= Given data =
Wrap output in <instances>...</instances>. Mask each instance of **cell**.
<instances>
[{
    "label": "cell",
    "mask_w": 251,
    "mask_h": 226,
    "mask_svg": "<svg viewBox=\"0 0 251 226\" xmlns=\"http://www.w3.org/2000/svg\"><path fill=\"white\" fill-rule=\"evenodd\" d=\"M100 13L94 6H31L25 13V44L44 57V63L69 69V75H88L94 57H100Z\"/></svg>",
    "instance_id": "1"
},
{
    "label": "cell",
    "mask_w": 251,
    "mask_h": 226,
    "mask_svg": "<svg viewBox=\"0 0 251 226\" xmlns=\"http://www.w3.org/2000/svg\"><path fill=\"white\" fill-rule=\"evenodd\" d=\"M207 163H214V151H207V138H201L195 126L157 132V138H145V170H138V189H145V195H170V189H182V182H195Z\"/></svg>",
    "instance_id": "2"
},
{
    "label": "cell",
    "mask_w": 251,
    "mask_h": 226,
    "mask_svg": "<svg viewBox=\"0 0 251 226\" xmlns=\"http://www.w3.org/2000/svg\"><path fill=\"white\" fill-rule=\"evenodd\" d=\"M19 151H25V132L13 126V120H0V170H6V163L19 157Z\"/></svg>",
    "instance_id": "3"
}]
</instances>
--
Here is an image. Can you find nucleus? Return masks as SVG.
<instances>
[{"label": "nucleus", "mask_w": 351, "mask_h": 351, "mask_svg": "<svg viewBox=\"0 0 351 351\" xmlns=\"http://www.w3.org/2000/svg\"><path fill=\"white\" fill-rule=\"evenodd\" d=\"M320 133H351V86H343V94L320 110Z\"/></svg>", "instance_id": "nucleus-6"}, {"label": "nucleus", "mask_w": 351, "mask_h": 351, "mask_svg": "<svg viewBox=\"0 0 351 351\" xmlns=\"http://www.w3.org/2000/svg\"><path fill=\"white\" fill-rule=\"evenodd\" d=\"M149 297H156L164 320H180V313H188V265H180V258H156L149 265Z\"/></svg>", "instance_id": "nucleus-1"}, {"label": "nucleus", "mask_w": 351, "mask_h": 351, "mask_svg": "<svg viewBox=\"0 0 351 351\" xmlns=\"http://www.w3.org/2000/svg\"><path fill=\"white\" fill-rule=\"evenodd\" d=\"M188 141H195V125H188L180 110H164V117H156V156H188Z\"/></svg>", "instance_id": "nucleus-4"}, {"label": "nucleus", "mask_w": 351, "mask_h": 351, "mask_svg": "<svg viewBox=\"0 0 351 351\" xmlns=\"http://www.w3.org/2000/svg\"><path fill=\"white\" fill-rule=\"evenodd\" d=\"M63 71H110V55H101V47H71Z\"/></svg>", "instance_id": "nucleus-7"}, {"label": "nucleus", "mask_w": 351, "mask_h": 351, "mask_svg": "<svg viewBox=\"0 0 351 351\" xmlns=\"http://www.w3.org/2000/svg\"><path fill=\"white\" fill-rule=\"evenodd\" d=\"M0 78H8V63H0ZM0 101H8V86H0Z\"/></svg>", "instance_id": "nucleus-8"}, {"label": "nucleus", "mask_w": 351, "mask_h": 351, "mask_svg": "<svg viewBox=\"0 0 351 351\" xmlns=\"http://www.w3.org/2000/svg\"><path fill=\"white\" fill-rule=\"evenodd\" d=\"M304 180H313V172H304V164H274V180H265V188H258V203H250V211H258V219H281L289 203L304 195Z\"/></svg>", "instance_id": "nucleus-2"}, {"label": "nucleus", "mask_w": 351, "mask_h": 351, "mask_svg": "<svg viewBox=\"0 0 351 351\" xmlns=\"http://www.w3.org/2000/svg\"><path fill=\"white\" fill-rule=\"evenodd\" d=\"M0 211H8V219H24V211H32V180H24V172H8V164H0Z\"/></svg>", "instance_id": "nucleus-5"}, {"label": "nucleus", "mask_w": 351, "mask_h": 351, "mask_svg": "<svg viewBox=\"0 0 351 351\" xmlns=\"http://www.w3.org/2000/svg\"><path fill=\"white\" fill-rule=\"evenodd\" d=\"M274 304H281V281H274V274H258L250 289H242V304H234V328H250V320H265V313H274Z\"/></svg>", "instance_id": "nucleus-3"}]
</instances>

= Aim =
Rewrite the data from the line with "Wrap output in" up to and including the line with "13L94 6H31L25 13V44L44", changing "label" to "category" and leaving everything else in those lines untouched.

= Answer to the exercise =
Wrap output in <instances>...</instances>. Mask each instance of **cell**.
<instances>
[{
    "category": "cell",
    "mask_w": 251,
    "mask_h": 226,
    "mask_svg": "<svg viewBox=\"0 0 251 226\" xmlns=\"http://www.w3.org/2000/svg\"><path fill=\"white\" fill-rule=\"evenodd\" d=\"M100 13L94 6H31L25 13V44L44 57V63L69 69V75H88L94 57H100Z\"/></svg>",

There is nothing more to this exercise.